Regie

Hoewel het afgelopen half jaar waarschijnlijk het vreemdste half jaar was dat velen van ons zich kunnen herinneren, lijken de gevolgen voor de bouw en de afbouw vooralsnog mee te vallen. Ik hoor de leden van de NOA eigenlijk alleen maar zeggen hoe druk ze het hebben. Gelukkig maar. Maar als we de blik wat verder vooruit richten dan ontwaar ik toch wat donkere wolken aan de horizon. De werkloosheid loopt hard op, de kantorenmarkt krijgt de eerste klappen, mensen en bedrijven stellen uitgaven uit: stuk voor stuk voortekenen van een mindere tijd. Niet voor niets schaart ook NOA zich achter de Woningbouwalliantie; een breed verbond van 24 brancheverenigingen die onze regering oproept om ‘ons uit de crisis te investeren’. Vooral op het gebied van woningbouw en verduurzaming is een enorme slag te maken waarmee we ons als bouwsector nog jarenlang van voldoende werk kunnen verzekeren.

Maar dan moet er wel snel wat gebeuren. Want je kunt nog zoveel toezeggingen, beloftes en suggesties doen over hoe we het gigantische woningtekort – van 315.000 woningen voor 661.500 mensen nu, maar oplopend tot meer dan 400.000 over vijf jaar – gaan aanpakken, de praktijk blijkt weerbarstiger. Tegenover de woondeals die minister Ollongren met vijf verschillende regio’s sloot, staan provincies en gemeenten die hun leges maar blijven verhogen waardoor de kosten voor bouwvergunningen enorm stijgen. Bovendien lopen de grondprijzen enorm op omdat diezelfde provincies en gemeenten te traag zijn met het aanwijzen van bouwlocaties. En dan laat ik de voortdurende onzekerheid over stikstof en PFAS nog even buiten beschouwing.

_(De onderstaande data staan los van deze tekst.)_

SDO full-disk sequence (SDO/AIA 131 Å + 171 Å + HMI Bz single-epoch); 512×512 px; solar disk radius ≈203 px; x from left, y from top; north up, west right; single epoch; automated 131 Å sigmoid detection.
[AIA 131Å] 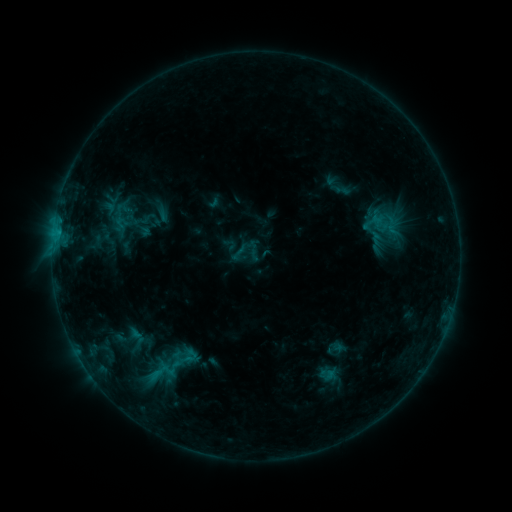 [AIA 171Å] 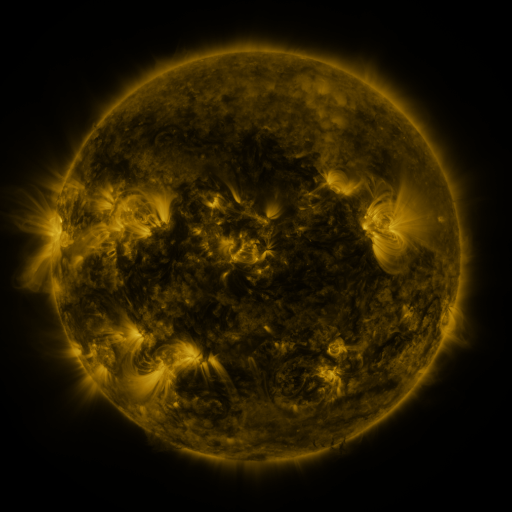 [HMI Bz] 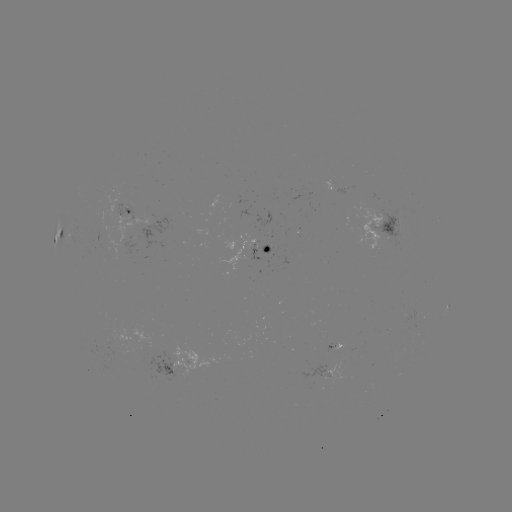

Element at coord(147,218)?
sigmoid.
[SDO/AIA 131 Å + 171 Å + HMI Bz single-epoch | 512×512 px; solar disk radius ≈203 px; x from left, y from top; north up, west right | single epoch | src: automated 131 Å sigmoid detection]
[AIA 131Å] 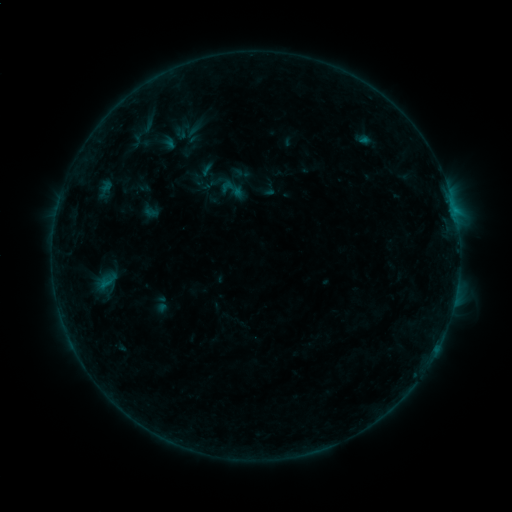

De gigantische bouwopgave en de naderende crisis schreeuwen om regie vanuit de landelijke overheid. Provincies, bij monde van hun gedeputeerden, hebben laten weten niets te zien in de steeds luider wordende roep van wetenschappers en politici in de Kamer om de landelijke overheid weer een grotere rol te geven in de woningbouw. Maar ik sluit me aan bij die wetenschappers en die Tweede Kamerleden: een volgend kabinet doet er verstandig aan om het in 2010 opgeheven ministerie van VROM weer in ere te herstellen. Volkshuisvesting, Ruimtelijke Ordening en Milieu (of Klimaat) verdienen een toegewijde eigen minister. Nu doen de drie ministeries – waar het ministerie van VROM in 2010 in opging –  het er maar een beetje bij en dat kan desastreuze gevolgen hebben.